Response: According to testimony before the Senate Committee on Labor, despite the $2 wage increase seen since 2018 for construction firms, the wage has nonetheless fallen below the national median because of the deletion of prevailing wage policies. In 2005, Michigan wages for construction work were 6% higher than the national median a wage accompanied by a unionization rate that was 1.69 times the national median. The absence of a prevailing wage policy does not cause wages to increase.
Legislative Analyst: Alex Krabill
FISCAL IMPACT
The bill would eliminate the misdemeanor penalty for violation of certain provisions in the Act. A violation of a misdemeanor when no penalty is specifically provided carries a sentence of up to 90 days' imprisonment, a maximum fine of $500, or both. The misdemeanor that the bill would eliminate does not specify a penalty; thus, the State could save on the cost of imprisonment but could lose revenue from fines. Fine revenue goes to fund local libraries.
Prison sentences of a year or less generally are served in a local jail. The local jail is reimbursed by the State on a per diem rate that ranges from $40 to $65 per day, depending on the custody level required. The elimination of the misdemeanor could result in a savings for the State of the aforementioned $40 to $65 per day of incarceration, per prisoner.
The loss in revenue for local libraries and potential savings for the State are indeterminate and would depend on the number of violations that would be averted under the bill. The bill could have a positive fiscal impact on the State and local units of government. The bill provides for imposement of a civil fine of up to $5,000 for violation of the Act. Revenue collected from civil fines is used to support local libraries. Additionally, $10 of the civil fine would be deposited into the state Justice System Fund. This fund supports justice-related activities across state government in the Departments of Corrections, Health and Human Services, State Police, and Treasury. The fund also supports justice-related issues in the Legislative Retirement System and the Judiciary. The amount of revenue to the State or for local libraries is indeterminate and dependent on the actual number of violations.

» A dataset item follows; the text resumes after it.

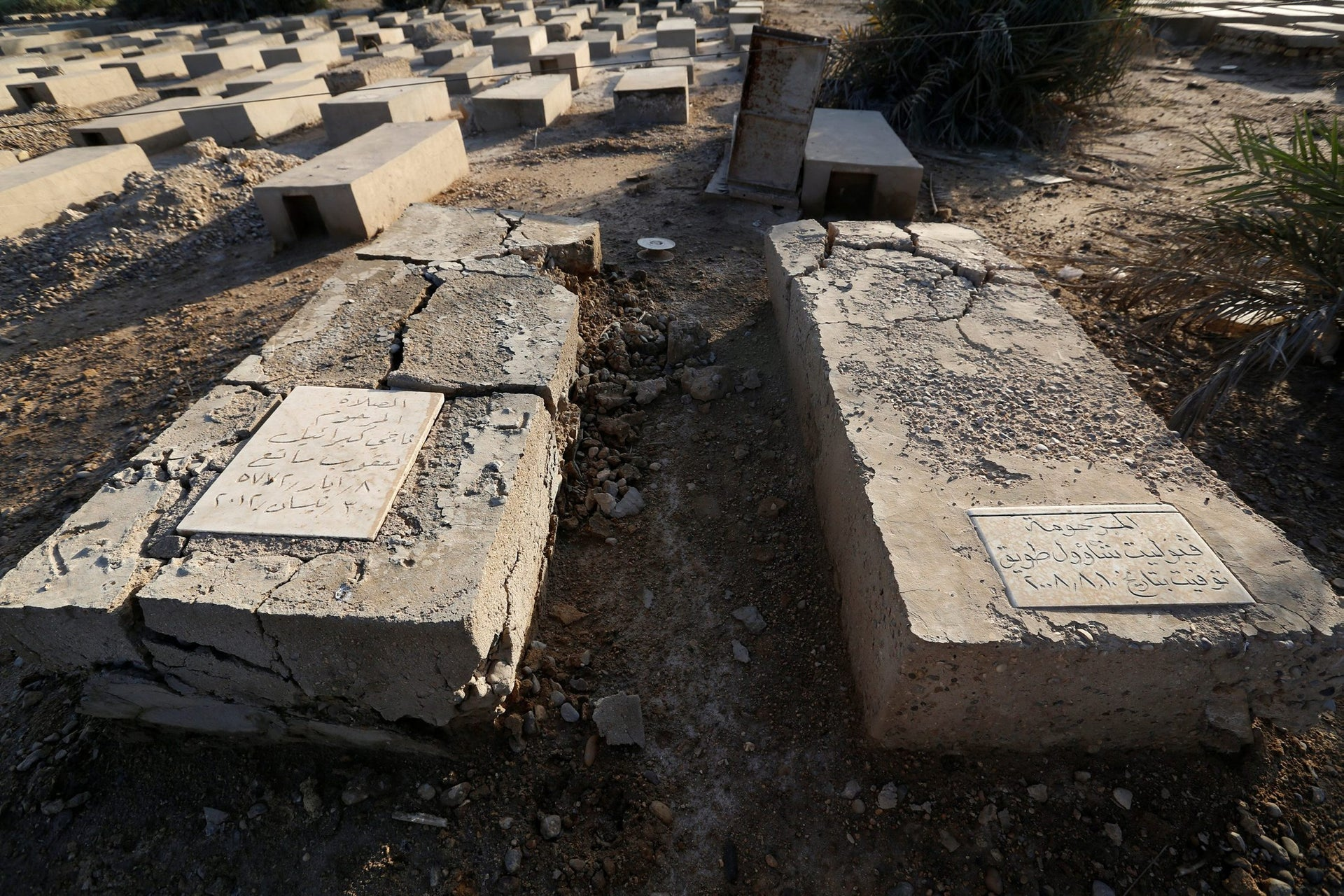 A tomb of a nurse Violet Saul (R), who was buried in 2008, is seen at a Jewish cemetery in the Sadr City district of Baghdad, Iraq April 1, 2018.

The bill also includes a $75,000 fiscal year (FY) 2023-24 work project appropriation to LEO for implementation costs related to the bill. It is not clear what the actual amount of these costs would be, or how much, if any, of this appropriation would be spent.
Fiscal Analyst: Joe Carrasco, Jr.
This analysis was prepared by nonpartisan Senate staff for use by the Senate in its deliberations and does not constitute an official statement of legislative intent.